Enduring Clinical Value of Copaxone® (Glatiramer Acetate) in Multiple Sclerosis after 20 Years of Use

Director, Clinical Research; Consultants in Neurology, Multiple Sclerosis Center, Northbrook, IL, USA

Correspondence should be addressed to Daniel R. Wynn; moc.liamg@dmnnywd

Received 9 January 2018; Revised 29 June 2018; Accepted 29 November 2018; Published 15 January 2019

Academic Editor: Bruno Brochet

Copyright © 2019 Daniel R. Wynn. This is an open access article distributed under the Creative Commons Attribution License, which permits unrestricted use, distribution, and reproduction in any medium, provided the original work is properly cited.

Abstract

Multiple sclerosis (MS) is a chronic progressive neurodegenerative demyelinating disease affecting the central nervous system.
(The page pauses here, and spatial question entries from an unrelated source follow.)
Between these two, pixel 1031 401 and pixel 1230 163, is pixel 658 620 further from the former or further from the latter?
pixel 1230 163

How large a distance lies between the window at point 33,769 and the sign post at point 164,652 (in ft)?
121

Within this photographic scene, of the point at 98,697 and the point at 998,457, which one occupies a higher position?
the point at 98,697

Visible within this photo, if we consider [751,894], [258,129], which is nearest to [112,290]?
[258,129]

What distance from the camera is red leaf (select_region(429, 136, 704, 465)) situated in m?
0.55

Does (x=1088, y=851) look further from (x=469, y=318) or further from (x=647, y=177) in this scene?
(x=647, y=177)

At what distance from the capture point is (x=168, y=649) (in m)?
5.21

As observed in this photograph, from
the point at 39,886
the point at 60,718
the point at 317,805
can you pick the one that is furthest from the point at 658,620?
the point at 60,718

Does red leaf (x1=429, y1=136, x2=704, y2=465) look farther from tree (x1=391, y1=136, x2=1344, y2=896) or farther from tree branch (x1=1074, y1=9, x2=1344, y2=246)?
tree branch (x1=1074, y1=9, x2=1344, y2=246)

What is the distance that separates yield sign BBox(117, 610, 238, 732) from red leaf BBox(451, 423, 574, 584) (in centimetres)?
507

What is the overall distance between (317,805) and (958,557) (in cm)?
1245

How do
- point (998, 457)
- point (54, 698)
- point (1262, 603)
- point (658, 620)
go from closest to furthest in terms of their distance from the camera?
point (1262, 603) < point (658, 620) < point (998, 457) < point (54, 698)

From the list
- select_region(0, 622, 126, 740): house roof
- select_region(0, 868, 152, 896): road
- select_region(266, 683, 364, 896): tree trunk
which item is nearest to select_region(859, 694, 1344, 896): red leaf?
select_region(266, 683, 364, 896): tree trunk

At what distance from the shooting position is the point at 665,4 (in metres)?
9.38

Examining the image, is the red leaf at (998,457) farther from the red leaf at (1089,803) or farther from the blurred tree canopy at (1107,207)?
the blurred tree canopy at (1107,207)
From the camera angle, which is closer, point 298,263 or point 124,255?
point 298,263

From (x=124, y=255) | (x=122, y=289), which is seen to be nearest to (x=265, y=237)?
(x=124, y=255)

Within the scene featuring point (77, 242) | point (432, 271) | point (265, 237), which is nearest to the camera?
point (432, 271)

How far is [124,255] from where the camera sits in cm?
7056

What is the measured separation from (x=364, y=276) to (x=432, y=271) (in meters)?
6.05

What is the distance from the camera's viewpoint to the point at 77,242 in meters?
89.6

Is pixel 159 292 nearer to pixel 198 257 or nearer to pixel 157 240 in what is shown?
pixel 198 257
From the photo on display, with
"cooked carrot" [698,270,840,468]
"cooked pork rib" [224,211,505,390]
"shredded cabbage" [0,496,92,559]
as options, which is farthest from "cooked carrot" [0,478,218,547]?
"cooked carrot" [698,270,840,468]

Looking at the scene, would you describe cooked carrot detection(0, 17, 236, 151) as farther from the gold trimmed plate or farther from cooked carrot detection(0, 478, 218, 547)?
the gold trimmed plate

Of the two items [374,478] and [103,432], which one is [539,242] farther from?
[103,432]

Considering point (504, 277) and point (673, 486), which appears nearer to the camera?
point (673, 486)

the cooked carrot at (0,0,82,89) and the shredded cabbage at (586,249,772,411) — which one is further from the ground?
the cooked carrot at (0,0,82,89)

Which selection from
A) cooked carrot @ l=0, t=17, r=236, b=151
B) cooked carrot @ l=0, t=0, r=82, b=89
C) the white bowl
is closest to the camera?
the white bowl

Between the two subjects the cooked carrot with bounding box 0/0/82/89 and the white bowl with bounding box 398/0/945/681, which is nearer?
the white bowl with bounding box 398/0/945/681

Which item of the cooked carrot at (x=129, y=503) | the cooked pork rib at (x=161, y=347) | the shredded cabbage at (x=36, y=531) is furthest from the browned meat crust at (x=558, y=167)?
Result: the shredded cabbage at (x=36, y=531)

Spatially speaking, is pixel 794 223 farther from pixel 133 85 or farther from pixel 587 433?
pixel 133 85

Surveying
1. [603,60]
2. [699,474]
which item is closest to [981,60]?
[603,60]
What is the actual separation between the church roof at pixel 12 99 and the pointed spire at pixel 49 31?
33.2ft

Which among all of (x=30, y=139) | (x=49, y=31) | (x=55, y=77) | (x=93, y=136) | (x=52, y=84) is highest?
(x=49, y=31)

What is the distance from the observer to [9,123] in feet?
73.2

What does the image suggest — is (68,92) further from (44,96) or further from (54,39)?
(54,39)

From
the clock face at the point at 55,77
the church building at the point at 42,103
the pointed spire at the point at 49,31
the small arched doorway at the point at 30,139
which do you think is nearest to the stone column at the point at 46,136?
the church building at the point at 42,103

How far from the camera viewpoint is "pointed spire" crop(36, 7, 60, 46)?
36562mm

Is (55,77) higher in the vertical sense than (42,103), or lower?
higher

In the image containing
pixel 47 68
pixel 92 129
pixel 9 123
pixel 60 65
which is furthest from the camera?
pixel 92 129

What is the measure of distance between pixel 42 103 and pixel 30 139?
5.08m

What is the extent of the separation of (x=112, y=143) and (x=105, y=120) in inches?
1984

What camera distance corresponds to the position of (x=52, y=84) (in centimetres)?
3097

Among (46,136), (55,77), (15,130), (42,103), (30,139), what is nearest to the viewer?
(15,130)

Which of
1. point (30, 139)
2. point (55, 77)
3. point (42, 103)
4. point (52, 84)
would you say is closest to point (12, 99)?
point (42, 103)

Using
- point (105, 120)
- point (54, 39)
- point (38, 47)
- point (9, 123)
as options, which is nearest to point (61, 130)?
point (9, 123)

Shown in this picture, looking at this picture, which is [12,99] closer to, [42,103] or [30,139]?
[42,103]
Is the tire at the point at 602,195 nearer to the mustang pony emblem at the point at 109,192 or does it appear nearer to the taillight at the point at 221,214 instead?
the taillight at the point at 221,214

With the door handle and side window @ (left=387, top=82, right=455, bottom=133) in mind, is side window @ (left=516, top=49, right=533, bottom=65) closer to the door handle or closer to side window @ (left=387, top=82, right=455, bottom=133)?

Glatiramer acetate (GA; Copaxone®) was the first disease-modifying treatment (DMT) for MS successfully tested in humans (1977) and was approved by the US Food and Drug Administration in December 1996. Since then, there have been numerous developments in the MS field: advances in neuroimaging allowing more rapid and accurate diagnosis; the availability of a range of DMTs including immunosuppressant monoclonal antibodies and oral agents; a more holistic approach to treatment by multidisciplinary teams; and an improved awareness of the need to consider a patient’s preferences and patient-reported outcomes such as quality of life. The use of GA has endured throughout these advances. The purpose of this article is to provide an overview of the important developments in the MS field during the 20 years since GA was approved and to review clinical data for GA in MS, with the aim of understanding the continued and widespread use of GA. Both drug-related (efficacy versus side-effect profile and monitoring requirements) and patient factors (preferences regarding mode of administration and possible pregnancy) will be explored.